Source extract:

Monica Alexander, University of Toronto
This website contains links to materials for a 2-hour ‘Social Media Workshop for Population Research’ workshop for CAnD3 Fellows run in April 2021. The workshop provides R code examples of extracting, manipulating and analyzing Twitter data. You can also find all the code and related materials in the GitHub repo.
This section covers what you will need to do before the workshop. Please make sure you have read through these instructions and materials before the workshop.
You need a Twitter account! This is required to authenticate your requests for Twitter data. If you don’t already have an account, you can sign up here: https://twitter.com/.
We will be using a lot of different packages, so before the workshop begins it would be great if you can make sure everything is installed and working. Briefly, the packages you will need installed are:
tidyverse
rtweet
tidygeocoder
sf
ggmap
leaflet
tidytext
lubridate
scales
here
(optional; makes it easier to deal with file paths if you are using RStudio Projects).This R script covers the main things you need: 0_setup.R.
Please try and run this before the workshop to make sure everything is working.

Directives:
**A.** According to the workshop page, what is required to authenticate requests for Twitter data?
**B.** Please rewrite the workshop page starting at "This section covers" and ending at "up here: https://twitter.com/.", with "X account" in place of "Twitter account".
**C.** Extend the workshop page on the Twitter data workshop with what comes next after its final sentence.

Excerpted records:
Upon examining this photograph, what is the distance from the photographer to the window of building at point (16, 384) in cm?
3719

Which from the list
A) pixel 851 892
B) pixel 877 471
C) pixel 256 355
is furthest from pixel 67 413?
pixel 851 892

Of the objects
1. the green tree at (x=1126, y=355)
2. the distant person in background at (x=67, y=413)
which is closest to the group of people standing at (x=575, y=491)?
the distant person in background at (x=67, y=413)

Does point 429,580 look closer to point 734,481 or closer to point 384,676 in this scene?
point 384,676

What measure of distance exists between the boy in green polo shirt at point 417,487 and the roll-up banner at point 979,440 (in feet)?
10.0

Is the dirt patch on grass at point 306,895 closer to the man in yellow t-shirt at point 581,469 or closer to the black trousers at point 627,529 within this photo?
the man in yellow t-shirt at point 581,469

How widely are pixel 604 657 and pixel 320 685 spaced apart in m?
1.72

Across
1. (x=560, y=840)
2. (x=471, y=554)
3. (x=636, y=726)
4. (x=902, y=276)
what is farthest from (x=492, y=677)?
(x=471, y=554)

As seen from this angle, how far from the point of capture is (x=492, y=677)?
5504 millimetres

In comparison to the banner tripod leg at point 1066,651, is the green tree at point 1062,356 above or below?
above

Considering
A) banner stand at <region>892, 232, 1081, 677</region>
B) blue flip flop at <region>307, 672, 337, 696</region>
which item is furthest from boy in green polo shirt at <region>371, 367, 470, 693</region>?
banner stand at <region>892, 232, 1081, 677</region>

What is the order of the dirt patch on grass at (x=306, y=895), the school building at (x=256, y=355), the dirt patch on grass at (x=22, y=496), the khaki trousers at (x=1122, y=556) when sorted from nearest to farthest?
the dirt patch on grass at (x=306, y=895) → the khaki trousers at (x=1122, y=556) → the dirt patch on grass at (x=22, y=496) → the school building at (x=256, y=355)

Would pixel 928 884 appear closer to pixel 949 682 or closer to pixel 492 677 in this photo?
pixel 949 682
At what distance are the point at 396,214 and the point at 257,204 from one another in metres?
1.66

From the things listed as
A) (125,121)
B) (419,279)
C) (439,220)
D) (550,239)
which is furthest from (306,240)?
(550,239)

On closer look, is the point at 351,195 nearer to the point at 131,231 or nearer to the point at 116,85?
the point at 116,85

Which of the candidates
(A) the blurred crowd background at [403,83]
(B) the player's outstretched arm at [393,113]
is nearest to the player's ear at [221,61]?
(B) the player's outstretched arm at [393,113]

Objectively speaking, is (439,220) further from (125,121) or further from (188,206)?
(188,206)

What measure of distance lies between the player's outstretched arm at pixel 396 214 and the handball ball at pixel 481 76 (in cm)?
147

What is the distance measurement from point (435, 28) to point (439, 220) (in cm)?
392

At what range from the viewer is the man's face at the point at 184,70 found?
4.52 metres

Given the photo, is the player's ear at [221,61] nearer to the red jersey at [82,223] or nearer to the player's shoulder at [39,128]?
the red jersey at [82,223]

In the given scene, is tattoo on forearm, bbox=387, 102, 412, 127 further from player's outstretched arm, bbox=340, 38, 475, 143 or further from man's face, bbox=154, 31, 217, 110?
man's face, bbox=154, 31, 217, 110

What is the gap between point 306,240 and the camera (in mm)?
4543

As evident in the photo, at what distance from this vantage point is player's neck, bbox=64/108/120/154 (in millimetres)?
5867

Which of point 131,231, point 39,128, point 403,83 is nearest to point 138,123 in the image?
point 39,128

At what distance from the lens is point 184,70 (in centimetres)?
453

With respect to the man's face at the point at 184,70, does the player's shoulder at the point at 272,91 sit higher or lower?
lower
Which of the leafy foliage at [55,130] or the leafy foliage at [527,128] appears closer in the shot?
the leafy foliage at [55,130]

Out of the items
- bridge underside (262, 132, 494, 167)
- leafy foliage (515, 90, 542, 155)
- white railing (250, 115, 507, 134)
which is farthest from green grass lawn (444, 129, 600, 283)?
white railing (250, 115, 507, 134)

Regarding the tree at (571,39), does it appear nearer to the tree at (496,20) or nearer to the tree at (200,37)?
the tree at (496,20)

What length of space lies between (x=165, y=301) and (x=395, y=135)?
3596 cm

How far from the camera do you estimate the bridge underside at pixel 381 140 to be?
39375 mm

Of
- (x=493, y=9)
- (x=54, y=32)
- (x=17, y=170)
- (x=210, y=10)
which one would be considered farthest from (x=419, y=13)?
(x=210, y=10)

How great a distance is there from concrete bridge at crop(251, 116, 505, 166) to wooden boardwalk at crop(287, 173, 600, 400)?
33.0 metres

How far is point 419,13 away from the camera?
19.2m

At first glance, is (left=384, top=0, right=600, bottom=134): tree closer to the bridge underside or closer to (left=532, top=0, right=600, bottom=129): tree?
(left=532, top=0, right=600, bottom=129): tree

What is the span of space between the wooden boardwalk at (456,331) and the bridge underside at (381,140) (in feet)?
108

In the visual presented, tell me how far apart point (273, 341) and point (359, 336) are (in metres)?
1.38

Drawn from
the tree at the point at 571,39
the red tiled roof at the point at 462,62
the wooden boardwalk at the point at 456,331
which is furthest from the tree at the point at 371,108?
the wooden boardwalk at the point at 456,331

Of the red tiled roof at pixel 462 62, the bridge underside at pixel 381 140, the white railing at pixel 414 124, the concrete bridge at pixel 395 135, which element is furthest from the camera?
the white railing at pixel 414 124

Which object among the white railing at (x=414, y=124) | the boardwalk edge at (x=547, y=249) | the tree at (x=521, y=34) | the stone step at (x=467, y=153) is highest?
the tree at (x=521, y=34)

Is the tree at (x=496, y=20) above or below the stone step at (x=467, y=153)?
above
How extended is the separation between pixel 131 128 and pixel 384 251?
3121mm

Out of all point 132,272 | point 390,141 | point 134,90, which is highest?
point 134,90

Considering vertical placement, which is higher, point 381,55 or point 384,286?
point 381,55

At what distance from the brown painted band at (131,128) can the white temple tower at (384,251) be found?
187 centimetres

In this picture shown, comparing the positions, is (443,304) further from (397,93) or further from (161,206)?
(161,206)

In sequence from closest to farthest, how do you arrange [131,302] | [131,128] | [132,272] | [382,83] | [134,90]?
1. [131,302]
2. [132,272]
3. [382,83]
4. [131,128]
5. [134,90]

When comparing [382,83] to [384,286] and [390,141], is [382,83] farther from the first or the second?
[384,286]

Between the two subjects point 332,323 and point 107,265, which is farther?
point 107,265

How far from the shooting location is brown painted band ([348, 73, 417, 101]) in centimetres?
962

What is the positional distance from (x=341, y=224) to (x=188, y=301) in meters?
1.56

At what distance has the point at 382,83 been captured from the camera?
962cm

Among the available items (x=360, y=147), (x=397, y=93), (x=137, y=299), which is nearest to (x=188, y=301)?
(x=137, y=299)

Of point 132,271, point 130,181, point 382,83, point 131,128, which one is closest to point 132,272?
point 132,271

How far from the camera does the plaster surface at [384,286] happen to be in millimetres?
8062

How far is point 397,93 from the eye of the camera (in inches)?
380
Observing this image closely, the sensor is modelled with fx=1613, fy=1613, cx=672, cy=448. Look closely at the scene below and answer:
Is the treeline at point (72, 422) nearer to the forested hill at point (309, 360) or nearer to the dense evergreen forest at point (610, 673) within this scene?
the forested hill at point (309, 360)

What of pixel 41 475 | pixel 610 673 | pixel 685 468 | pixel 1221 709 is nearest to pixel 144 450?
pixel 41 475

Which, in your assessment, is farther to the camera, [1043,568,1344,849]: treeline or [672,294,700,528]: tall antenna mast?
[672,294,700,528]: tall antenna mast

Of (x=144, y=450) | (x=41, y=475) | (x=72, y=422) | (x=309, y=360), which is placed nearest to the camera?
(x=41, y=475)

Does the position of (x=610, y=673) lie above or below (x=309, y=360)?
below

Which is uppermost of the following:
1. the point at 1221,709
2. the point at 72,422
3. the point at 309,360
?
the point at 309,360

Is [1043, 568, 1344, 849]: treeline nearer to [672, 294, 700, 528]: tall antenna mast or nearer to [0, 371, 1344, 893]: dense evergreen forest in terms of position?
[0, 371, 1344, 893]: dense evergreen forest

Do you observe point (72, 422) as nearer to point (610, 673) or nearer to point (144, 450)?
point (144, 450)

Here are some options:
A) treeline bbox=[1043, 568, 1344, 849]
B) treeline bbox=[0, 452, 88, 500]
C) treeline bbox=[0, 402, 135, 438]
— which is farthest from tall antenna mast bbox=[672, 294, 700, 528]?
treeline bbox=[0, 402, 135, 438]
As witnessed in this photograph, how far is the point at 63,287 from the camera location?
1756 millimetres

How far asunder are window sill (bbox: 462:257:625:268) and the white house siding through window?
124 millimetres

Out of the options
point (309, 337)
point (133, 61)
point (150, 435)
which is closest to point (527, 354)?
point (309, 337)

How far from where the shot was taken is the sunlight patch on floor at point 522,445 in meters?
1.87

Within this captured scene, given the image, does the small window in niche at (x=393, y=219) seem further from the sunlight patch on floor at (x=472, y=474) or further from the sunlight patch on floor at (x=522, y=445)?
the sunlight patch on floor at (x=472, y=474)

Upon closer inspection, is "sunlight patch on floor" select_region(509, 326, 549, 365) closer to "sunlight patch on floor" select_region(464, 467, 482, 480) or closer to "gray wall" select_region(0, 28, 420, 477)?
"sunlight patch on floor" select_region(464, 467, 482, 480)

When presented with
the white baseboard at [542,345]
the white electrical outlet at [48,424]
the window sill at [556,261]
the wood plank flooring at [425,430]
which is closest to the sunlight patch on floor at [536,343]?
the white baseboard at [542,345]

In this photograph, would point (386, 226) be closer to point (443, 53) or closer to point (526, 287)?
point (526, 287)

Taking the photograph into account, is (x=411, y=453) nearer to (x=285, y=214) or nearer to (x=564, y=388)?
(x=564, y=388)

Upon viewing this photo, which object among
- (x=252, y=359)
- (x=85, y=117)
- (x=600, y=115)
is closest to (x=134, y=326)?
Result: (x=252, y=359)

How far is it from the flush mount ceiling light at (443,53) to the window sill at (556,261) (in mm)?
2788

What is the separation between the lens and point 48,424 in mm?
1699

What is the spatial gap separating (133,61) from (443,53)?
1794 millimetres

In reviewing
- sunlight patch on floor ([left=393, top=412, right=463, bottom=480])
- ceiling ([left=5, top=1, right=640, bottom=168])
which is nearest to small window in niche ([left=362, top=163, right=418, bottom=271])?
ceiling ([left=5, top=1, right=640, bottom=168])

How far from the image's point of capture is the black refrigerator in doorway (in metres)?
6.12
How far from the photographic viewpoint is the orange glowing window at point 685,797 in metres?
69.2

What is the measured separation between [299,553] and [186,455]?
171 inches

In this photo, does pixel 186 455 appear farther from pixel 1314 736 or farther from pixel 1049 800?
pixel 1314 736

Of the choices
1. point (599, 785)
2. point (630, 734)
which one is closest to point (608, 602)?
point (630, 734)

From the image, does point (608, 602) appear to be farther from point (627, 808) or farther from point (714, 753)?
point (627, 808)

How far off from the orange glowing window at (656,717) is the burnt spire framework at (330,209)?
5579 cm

Answers:
**A.** A Twitter account.

**B.**
This section covers what you will need to do before the workshop. Please make sure you have read through these instructions and materials before the workshop.
You need a X account! This is required to authenticate your requests for Twitter data. If you don’t already have an account, you can sign up here: https://twitter.com/.

**C.**
It is assumed you’ve seen R, the tidyverse and ggplot before. The following two R Markdown files give an overview of some key functions and plots that may be useful to revisit:
Here are some slides that introduce social media for population research and give an overview of what we will be covering:
Slides on social media for population research
This module gives a brief overview of extracting information on users, topics, and locations using the rtweet
package.
R Markdown file: 1_extract_tweets.
This module shows you how to geocode tweets (based on exact and self-reported locations), map data, and compare tweet frequency to population data. Includes an intro to the tidygeocoder
package.
R Markdown file: 2_geocoding_mapping.
In this module we do some basic text analysis, including how to clean/detect strings, word frequencies, bigrams, and sentiment analysis. All analysis is done using the tidytext
package.
R Markdown file: 3_text.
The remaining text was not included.